Copy the passage of the Whistler grocery thread below word for word, from "# Whistler grocery" to "in that area.".

→ Text provided
────────────────

# Whistler grocery store inquiry



## elimay (Apr 2, 2007)

Hello,
We are heading to Whistler this summer and would like to know if there is a major grocery story in that area.

We are driving from Vancouver, so should we stop on the way to get groceries?

Thanks!


----------



## Diane (Apr 2, 2007)

We have the same question, will also be driving from Vancouver.  Particularly interested in stores with organic food.

Thank you,

Diane


----------



## Victoria (Apr 2, 2007)

You can stop in Squamish - probably a better selection.  There is a good grocery store in Whistler Village, also - lots of fresh fruit and veggies.


----------



## Bill4728 (Apr 2, 2007)

Victoria said:


> You can stop in Squamish - probably a better selection.  There is a good grocery store in Whistler Village, also - lots of fresh fruit and veggies.



As was said, there are a couple big stores in Squamish which is about 30 minutes before you get to Whistler. So you can safely buy milk ect and not worry about to much time before you get it in a frig. Also as was said, Whistler has a nice store,l but it cost alittle more, but not so much as to make a big difference.

────────────────

→ Recorded information
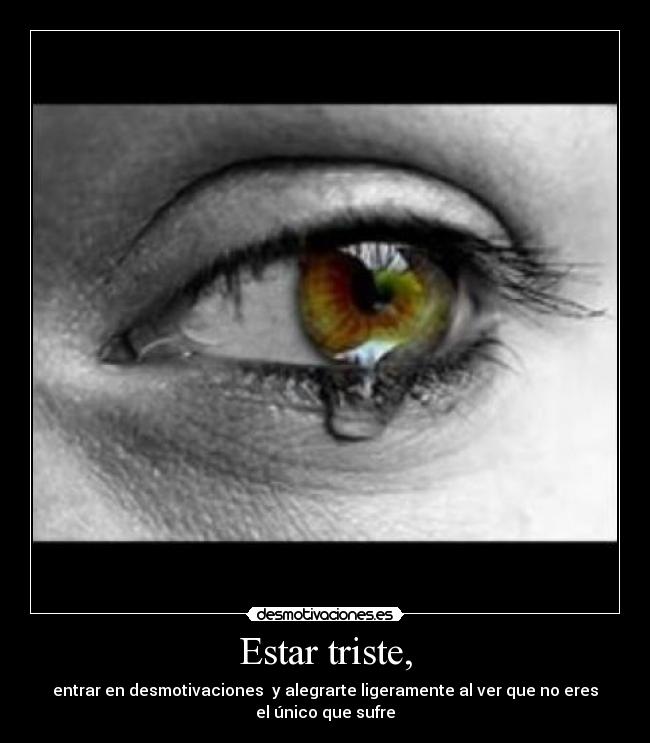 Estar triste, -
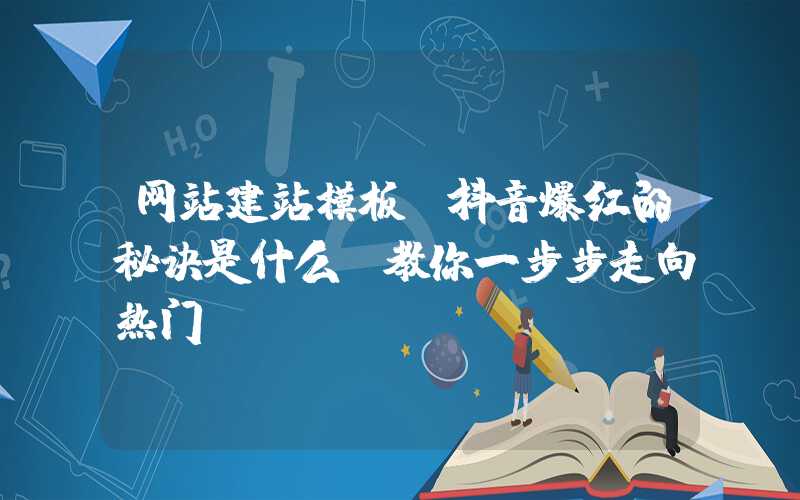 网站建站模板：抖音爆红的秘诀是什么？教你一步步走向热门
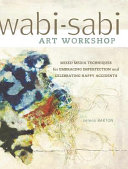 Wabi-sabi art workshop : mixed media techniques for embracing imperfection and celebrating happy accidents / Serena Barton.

────────────────

→ Problem solution
# Whistler grocery store inquiry



## elimay (Apr 2, 2007)

Hello,
We are heading to Whistler this summer and would like to know if there is a major grocery story in that area.